**Task details**. Within the material below, how many lines carry the word "javascript"? Only that number is wanted.

**Task input**.
+ + + + + + +

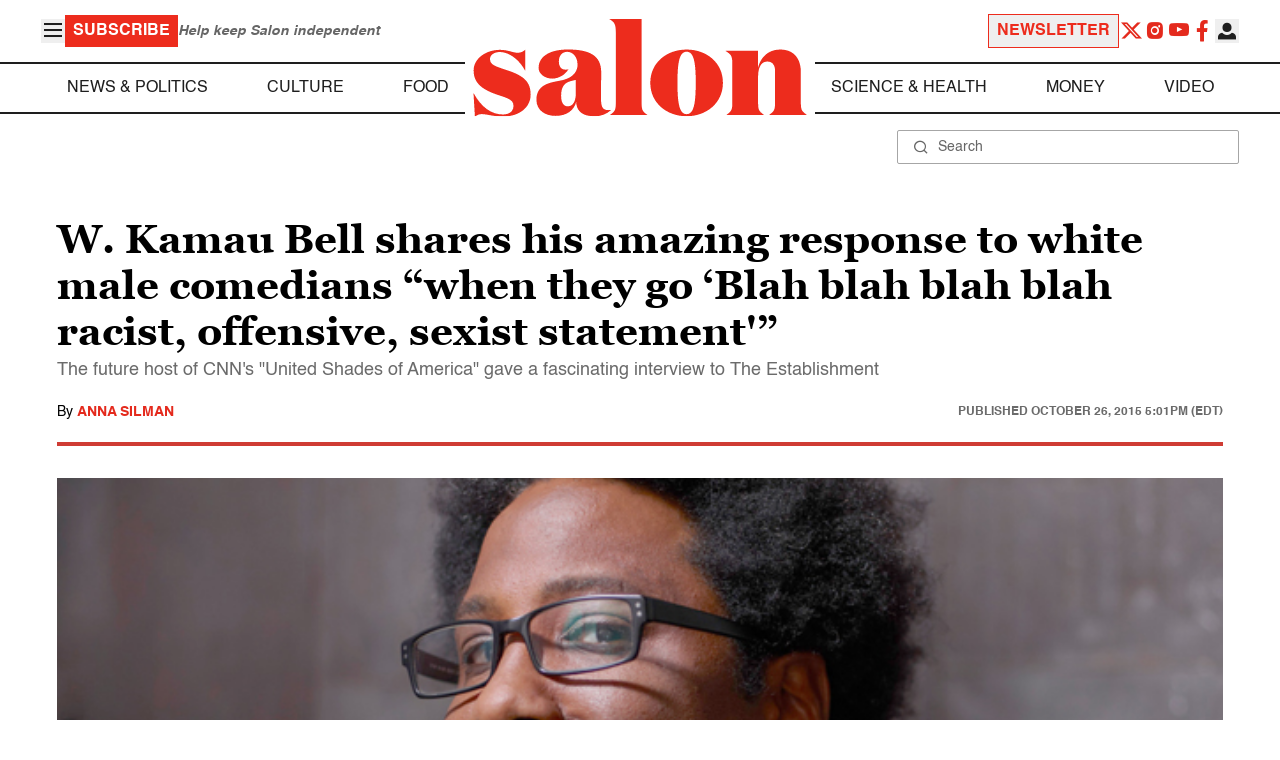

--- FILE ---
content_type: text/javascript
request_url: https://www.salon.com/app/themes/salon/dist/assets/article.js?ver=1.0.15
body_size: 2926
content:
document.addEventListener("DOMContentLoaded",function(){const o=".article__related",r=document.querySelector(o);lazyLoadItems(o,"once",300,0,"on",()=>f(r)),document.addEventListener("related",e=>{const t=document.querySelector(e.detail.selector);lazyLoadItems(e.detail.selector,"once",300,0,"on",()=>f(t))})});function f(o){const r=parseInt(o.getAttribute("data-post-id"),10),e=o?.getAttribute("data-terms");isNaN(r)||!e||!e.trim()||fetch(`/wp-json/articles/related?terms=${encodeURIComponent(e)}`).then(t=>t.json()).then(t=>{if(!t.success){console.error(`Failed to fetch related articles: ${t.data}`);return}const s=o.querySelector(".article__related template");t.data.filter(n=>n.id!==r).forEach((n,i)=>{const a=s.content.cloneNode(!0),l=a.querySelector("a");i<3&&l.classList.remove("min-[501px]:hidden"),l.setAttribute("href",n.url);const c=a.querySelector("img");c.src=n.image.src,n.image.srcset&&c.setAttribute("srcset",n.image.srcset),n.image.sizes&&c.setAttribute("sizes",n.image.sizes),c.setAttribute("alt",n.image.alt),n.image.position&&c.classList.add(n.image.position);const d=a.querySelector("h5");d.textContent=n.title;const u=a.querySelector("span");u.textContent=n.writers,n.source&&(u.textContent+=` - ${n.source}`),o.querySelector(":scope > div").appendChild(a)})}).catch(t=>{console.error("Something went wrong when fetching related articles",t)})}document.addEventListener("DOMContentLoaded",function(){document.querySelector(".articles")?.hasAttribute("data-infinite")&&lazyLoadItems("article:last-child","once",300,0,"on",y)});function y(){const o=document.querySelector(".articles"),r=o?.querySelector("article:last-child"),e=o?.getAttribute("data-infinite")??"double",t={post_id:r?.getAttribute("data-post-id"),layout:e,slot_number:o?.querySelectorAll("article").length??1,is_mobile:document.body.clientWidth&&document.body.clientWidth<=768?1:0};fetch("/wp-json/articles/next",{method:"POST",body:JSON.stringify(t),headers:{"Content-Type":"application/json"}}).then(s=>s.json()).then(s=>{if(!s.success){console.error(`Failed to fetch next article: ${s.data}`);return}if(o.insertAdjacentHTML("beforeend",s.data),lazyLoadItems("article:last-child","once",300,0,"on",y),lazyLoadItems("iframe.lazy","forever",500,0,"on",""),e==="single"){let i=new CustomEvent("related",{detail:{selector:"article:last-child .article__related"}});document.dispatchEvent(i)}let n=new CustomEvent("infinite",{detail:{selector:"article:last-child"}});document.dispatchEvent(n)}).catch(s=>{console.error("Something went wrong when fetching next article",s)})}function g(o){togglePageLoader(!0),fetch(siteUrl+"/wp-json/users/save-article",{method:"POST",credentials:"include",headers:{"Content-Type":"application/x-www-form-urlencoded; charset=UTF-8"},body:new URLSearchParams({articleUrl:window.location.href})}).then(async r=>{if(!r.ok){const e=await r.json().catch(()=>({}));throw new Error(e.message||"Request failed")}return r.json()}).then(()=>{const r=document.getElementById(o);if(r){const e=r.querySelector("span.btnLabel");e&&(e.textContent="Saved"),r.removeAttribute("onclick")}try{const e=getUserDetails();e.savedArticles||(e.savedArticles=[]);const t=w();t&&!e.savedArticles.includes(t)&&(e.savedArticles.push(t),localStorage.setItem("userDetails",JSON.stringify(e)))}catch(e){console.error("Failed to update userDetails",e)}openAlertModal("Article is successfully saved")}).catch(r=>{showAuthModalMessage(r.message,!0)}).finally(()=>{togglePageLoader(!1)})}function w(){const r=document.body.className.match(/postid-(\d+)/);return r?Number(r[1]):null}window.saveArticle=g;document.addEventListener("DOMContentLoaded",function(){if(!isSubscriberLoggedIn())return;const o=document.getElementById("save-article-button");if(!o)return;const r=o.content.cloneNode(!0);o.parentNode.insertBefore(r,o),o.remove()});document.addEventListener("DOMContentLoaded",()=>{const o=()=>{const t=document.body.className.match(/postid-(\d+)/);return t&&t[1]?t[1]:null};(()=>{if(!isSubscriberLoggedIn())return;const e=o();if(!e){console.error("Could not find article ID in body class");return}try{const t=getUserDetails();if((Array.isArray(t.savedArticles)?t.savedArticles:[]).includes(Number(e))){const i=document.querySelector('[id^="saveArticleBtn-"]');i&&(i.querySelector(".btnLabel").textContent="Saved",i.removeAttribute("id"),i.removeAttribute("onclick"))}}catch(t){console.error("Error parsing userDetails from localStorage:",t)}})()});class b{constructor(){this.selector=".button__share",this.target="Share",this.windowFeatures="width=600,height=400,left=0,top=0",document.addEventListener("DOMContentLoaded",()=>{this.init()})}init(){document.body.addEventListener("click",r=>{const e=r.target.closest(this.selector);if(e){const t=e.getAttribute("href");t&&!t.startsWith("mailto:")&&(r.preventDefault(),this.openShareWindow(t))}})}openShareWindow(r){window.open(r,this.target,this.windowFeatures)}}new b;window.addEventListener("load",function(){const o=".article__writer-container",r=document.querySelectorAll(o);r.length&&r.forEach(e=>{const t=`${o}[data-writer-id="${e.dataset.writerId}"]`;lazyLoadItems(t,"once",300,0,"on",()=>S(e))})});function S(o){const r=parseInt(o.getAttribute("data-writer-id"),10);isNaN(r)||fetch(`/wp-json/writers/${r}/bio`).then(e=>e.json()).then(e=>{if(!e.success){console.error(`Failed to fetch writer bio for ID ${r}: ${e.data}`);return}const t=e.data,s=o.querySelector(".writer-bio-template");if(!s)return;const n=s.content.cloneNode(!0),i=n.querySelector(".writer-name-link");i.href=t.url,i.textContent=t.name;const a=n.querySelector(".socials");let l=!1;for(const[u,h]of Object.entries(t.socials)){const m=a.querySelector(`.${u}-link`);m&&h&&(m.href=h,m.style.display="flex",l=!0)}l&&(a.style.display="flex"),t.short_bio_html&&(n.querySelector(".writer-bio-text").innerHTML=t.short_bio_html);const c=n.querySelector(".writer-more-from-link");c&&(c.href=t.url,c.textContent=t.name);const d=o.querySelector(".writer-bio-ajax-content");d&&(d.replaceChildren(n),s.remove())}).catch(e=>{console.error(`Something went wrong when fetching writer bio for ID ${r}`,e)})}


--- FILE ---
content_type: application/javascript; charset=utf-8
request_url: https://fundingchoicesmessages.google.com/f/AGSKWxX1X_muZweO249NibpCGRVWBdAQT0RMI10Gok7slQR73YI2dJnmlY0Rx56ZuWGz40tjbL2_ZjY0QNej-Ro7du25GU1g1HTN5A78wQiFDfkYXiJX9SZTNv-l9I2nFFNmI5LkGZCCgRBLF0UuwYszXuWrHR-ryoUl7o3T6QGapzEVQmjDCZom73jio12Q/__adcount=/marginaleadservlet??advertiserid=/horizontal_ad./adiro.
body_size: -1284
content:
window['b20426f1-9186-4a55-9ff3-d5cfab54d0b7'] = true;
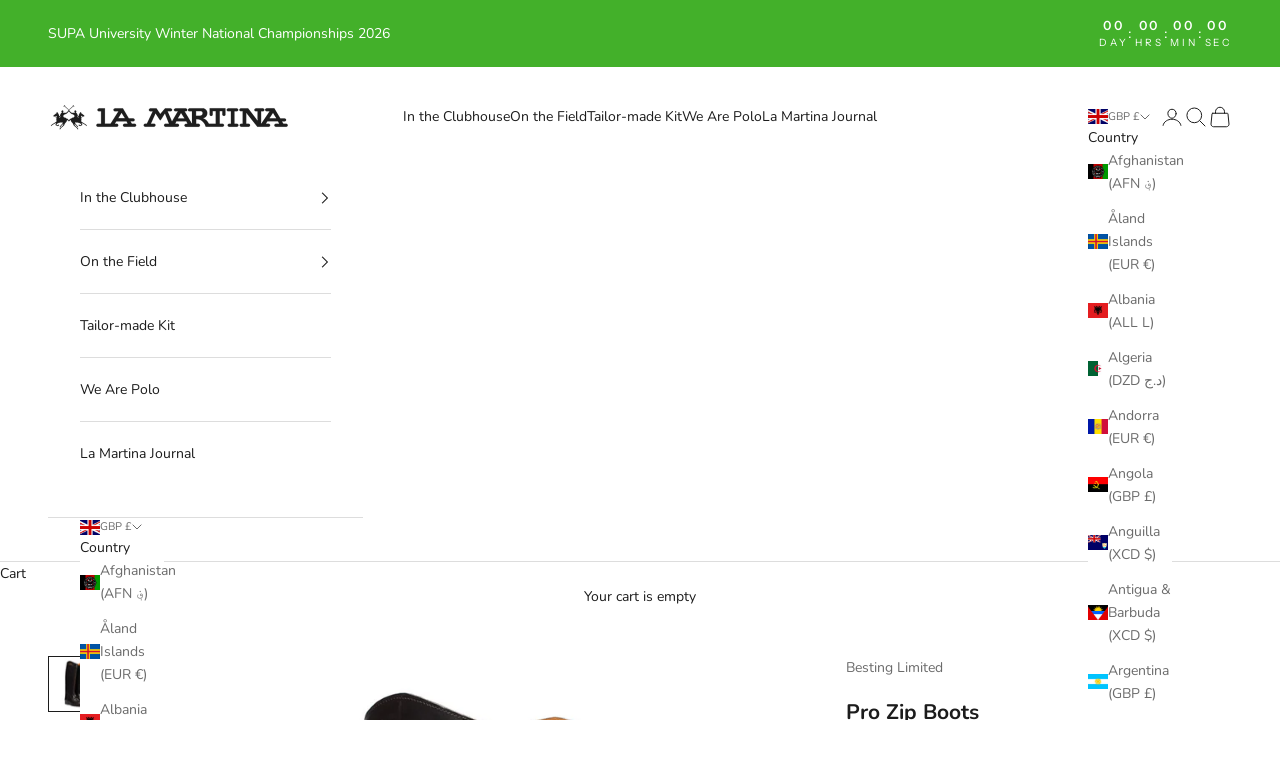

--- FILE ---
content_type: text/css
request_url: https://tech.lamartina.com/cdn/shop/t/18/assets/bss-lock-settings.css?v=162115991556559177331759119255
body_size: -568
content:
.shopify-section--main-product:has(.bss-lock-element) [id*='Quantity-Form']{ cursor: not-allowed; opacity: .5; pointer-events: none }.shopify-section--main-product:has(.bss-lock-element) .buy-buttons { cursor: not-allowed !important; opacity: .5 !important; pointer-events: none !important; }.shopify-section--main-product:has(.bss-lock-element) .shopify-payment-button { cursor: not-allowed !important; opacity: .5 !important; pointer-events: none !important; }.product-card:has(.bss-lock-element) product-card__quick-add-button { cursor: not-allowed !important; opacity: .5 !important; pointer-events: none !important; }
			.bss-lock-hidden { display: none; }
			script#bss-behavior-script { display: none !important }
		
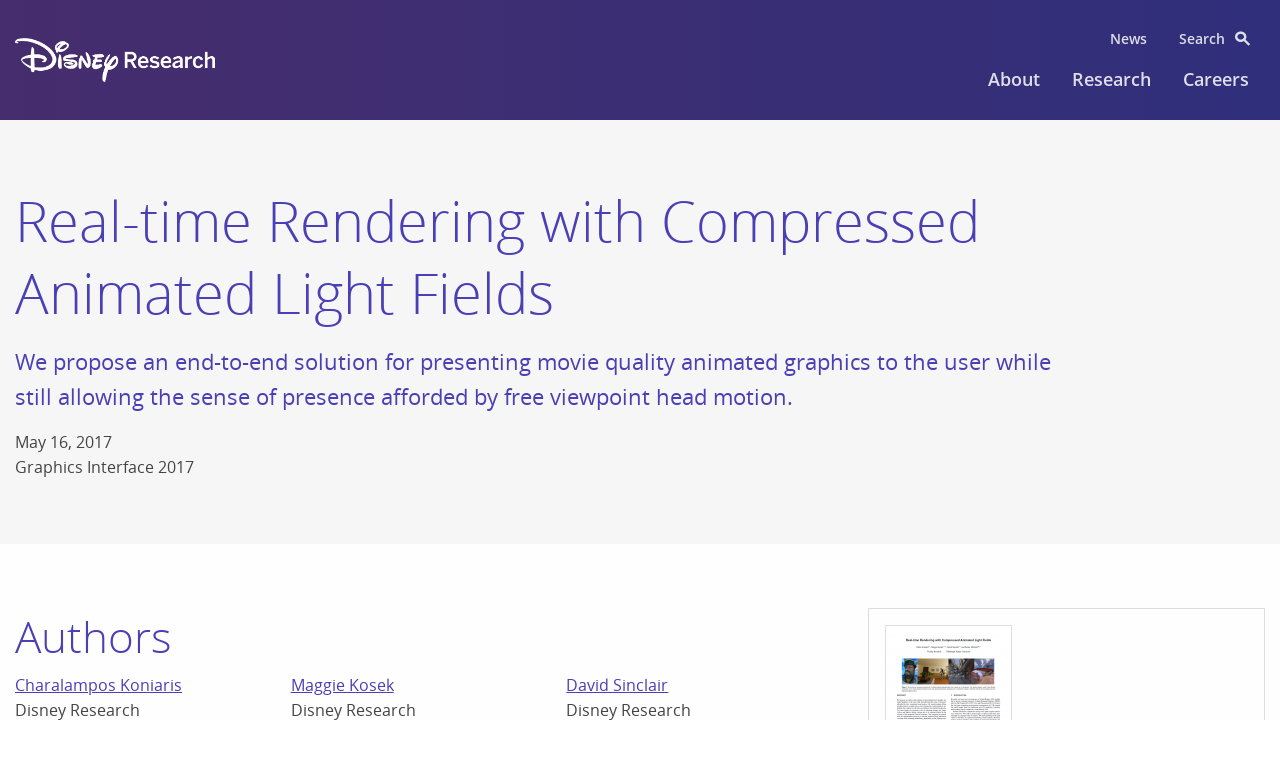

--- FILE ---
content_type: image/svg+xml
request_url: https://la.disneyresearch.com/wp-content/uploads/logo-disney-research-2.svg
body_size: 37661
content:
<?xml version="1.0" encoding="UTF-8" standalone="no"?>
<svg width="200px" height="45px" viewBox="0 0 200 45" version="1.1" xmlns="http://www.w3.org/2000/svg" xmlns:xlink="http://www.w3.org/1999/xlink">
    <!-- Generator: Sketch 46.2 (44496) - http://www.bohemiancoding.com/sketch -->
    <title>Bitmap</title>
    <desc>Created with Sketch.</desc>
    <defs></defs>
    <g id="Page-1" stroke="none" stroke-width="1" fill="none" fill-rule="evenodd">
        <g id="∆-HomeC1Final" transform="translate(-70.000000, -4055.000000)">
            <g id="Group-4" transform="translate(-40.000000, 3871.000000)">
                <g id="Group-16" transform="translate(40.000000, 152.000000)">
                    <g id="Group-19" transform="translate(70.000000, 32.000000)">
                        <g id="Group-25">
                            <image id="Bitmap" x="0" y="0" width="200" height="44.0653873" xlink:href="[data-uri]"></image>
                        </g>
                    </g>
                </g>
            </g>
        </g>
    </g>
</svg>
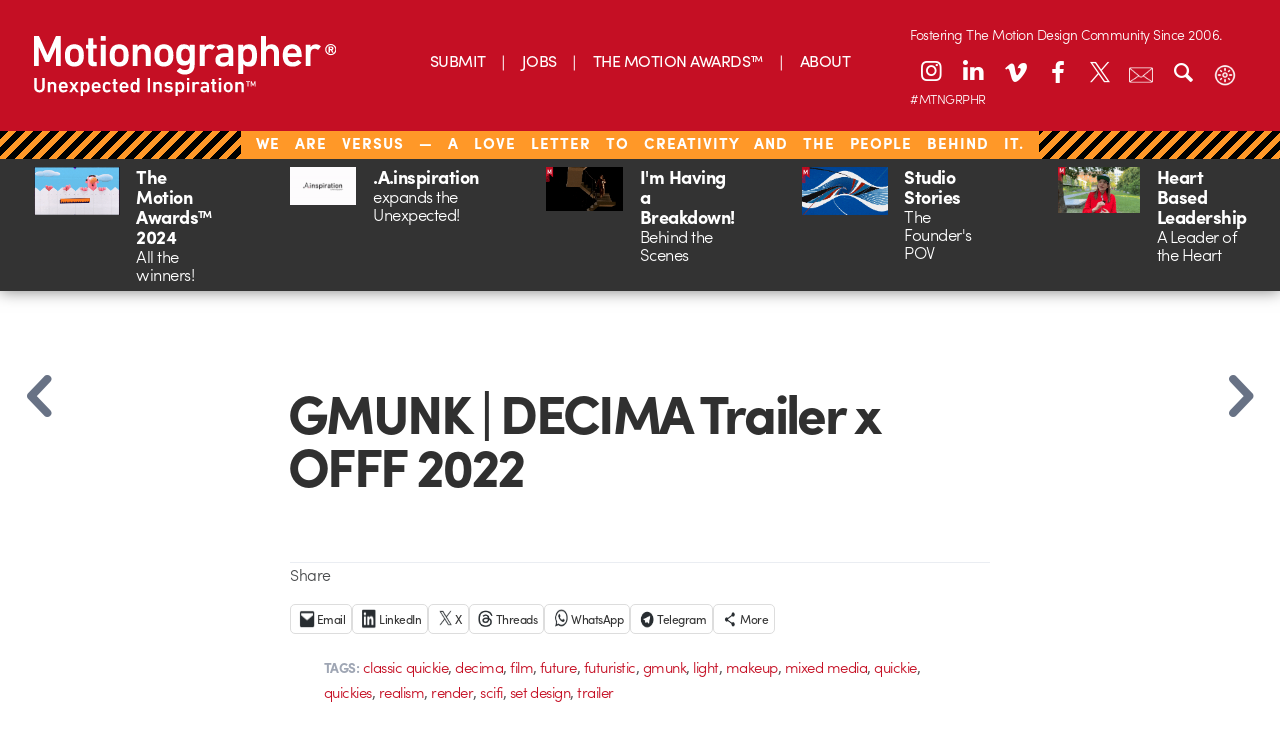

--- FILE ---
content_type: text/html; charset=utf-8
request_url: https://www.google.com/recaptcha/api2/aframe
body_size: 268
content:
<!DOCTYPE HTML><html><head><meta http-equiv="content-type" content="text/html; charset=UTF-8"></head><body><script nonce="JsHN2WEIDW1nwLv2NKIKdg">/** Anti-fraud and anti-abuse applications only. See google.com/recaptcha */ try{var clients={'sodar':'https://pagead2.googlesyndication.com/pagead/sodar?'};window.addEventListener("message",function(a){try{if(a.source===window.parent){var b=JSON.parse(a.data);var c=clients[b['id']];if(c){var d=document.createElement('img');d.src=c+b['params']+'&rc='+(localStorage.getItem("rc::a")?sessionStorage.getItem("rc::b"):"");window.document.body.appendChild(d);sessionStorage.setItem("rc::e",parseInt(sessionStorage.getItem("rc::e")||0)+1);localStorage.setItem("rc::h",'1769459593705');}}}catch(b){}});window.parent.postMessage("_grecaptcha_ready", "*");}catch(b){}</script></body></html>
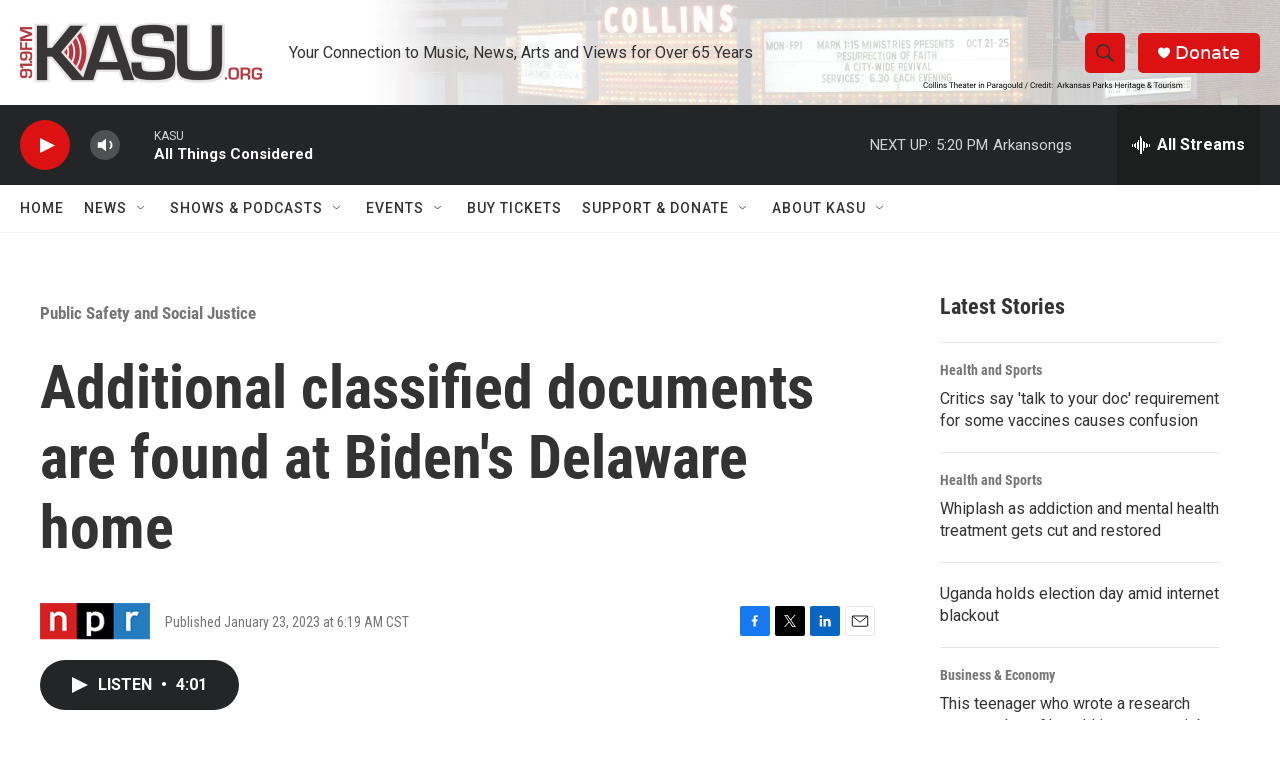

--- FILE ---
content_type: text/html; charset=utf-8
request_url: https://www.google.com/recaptcha/api2/aframe
body_size: 265
content:
<!DOCTYPE HTML><html><head><meta http-equiv="content-type" content="text/html; charset=UTF-8"></head><body><script nonce="dPlMtOs5_CbfnjNovIS4eA">/** Anti-fraud and anti-abuse applications only. See google.com/recaptcha */ try{var clients={'sodar':'https://pagead2.googlesyndication.com/pagead/sodar?'};window.addEventListener("message",function(a){try{if(a.source===window.parent){var b=JSON.parse(a.data);var c=clients[b['id']];if(c){var d=document.createElement('img');d.src=c+b['params']+'&rc='+(localStorage.getItem("rc::a")?sessionStorage.getItem("rc::b"):"");window.document.body.appendChild(d);sessionStorage.setItem("rc::e",parseInt(sessionStorage.getItem("rc::e")||0)+1);localStorage.setItem("rc::h",'1768516254129');}}}catch(b){}});window.parent.postMessage("_grecaptcha_ready", "*");}catch(b){}</script></body></html>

+ + + + + + +

**Task result**. 2